One question I have is does the free offer (like a really good blog post) get offered to our audience before our paid offer? Or does the free offer come after I’ve offered my paid product, like on an exit intent popup?
Wouldn’t I always want to lead with the less resistance/risk to build up my customer? This means I would always lead with the free offer first right? Then link my paid offer into the free one (like at the end of an ebook) or send out my paid product via email to my list of freebie seekers? Do I have this right?
Hi Ross,
Thanks for your comment!
In terms of a sales process, you’re right that the lower priced offer usually comes before the higher priced one and the free stuff comes before the paid stuff. So, if you have a free thing and a premium product, then you generally lead with the free thing.
However, in terms of priorities when building your business and website, we recommend that you focus on the paid offer first and focus on getting customers first. You can then build your funnel backwards and add opt-in offers that match your paid product and blog posts that match your opt-in offer.
Thanks Shane… Really quick. I can seem to find the “Customer First” Worksheet & Checklist found as a content upgrade on the Forget Traffic! – Part 1 show notes page. Can you help me find it.
Hanne and Shane, your first podcast series is simply SO great! Thank you very much for this extremely useful content. If I was all at the beginning it would surely change my life!

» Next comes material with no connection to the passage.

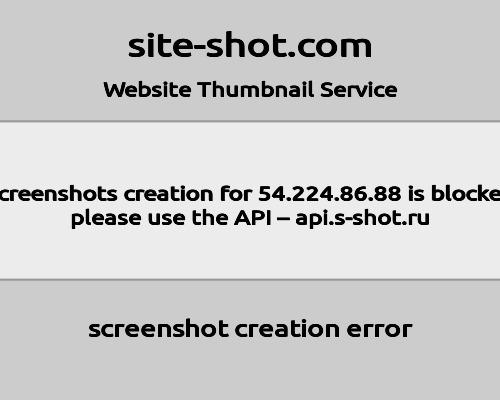cryptomining screenshot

And, even not being at the beginning, I’d like to make parts of it change my life :-)
I am working as a therapist on a 1:1 basis and want to build online courses etc.
People come to me with a very big variation of problems/topics, and I find them all so interesting… so: how to decide which topic to take for building my online presence?

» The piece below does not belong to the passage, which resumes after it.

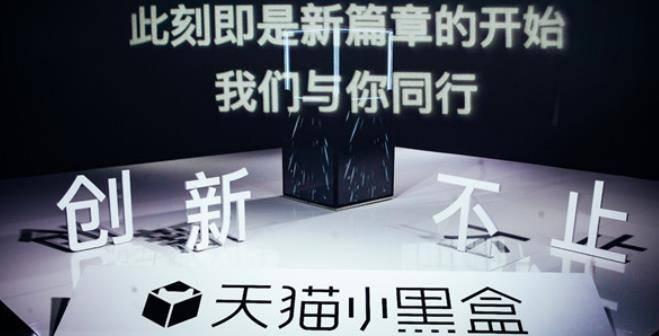 天猫小黑盒中国新品消费盛典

If I take, let’s say partnership problems as “my” topic, still this is an extremely vast terrain – every person has his or her very own story linked to that topic.
In the moment, my link between all the topics that people bring is the way to solve them. I use EFT (Tapping) as my principal coaching and therapy-tool.
This means: I don’t give advices (on wich I could base a course / ebook etc) but let people solve their negative feelings with EFT. When for example the anger is gone, the problematic situation changes for better or does not exist any more.
Can you give me your idea about how to apply your advices to my situation? People want to get problems solved, so (as it seems to me) I can’t make up my online business with a method but have to have a niche, right?
Thank you in advance for your input!
Susanne
Thank you for your feedback, Susanne! I’m thrilled to know you loved our first series. :)
Your realization that there are many different stories and backgrounds that people bring to the table, even if they have the same issue on the surface, is very important. This is one of the things that’s so dangerous about creating something overly generalized and generic: the more generic it is, the less it actually applies to individual customers.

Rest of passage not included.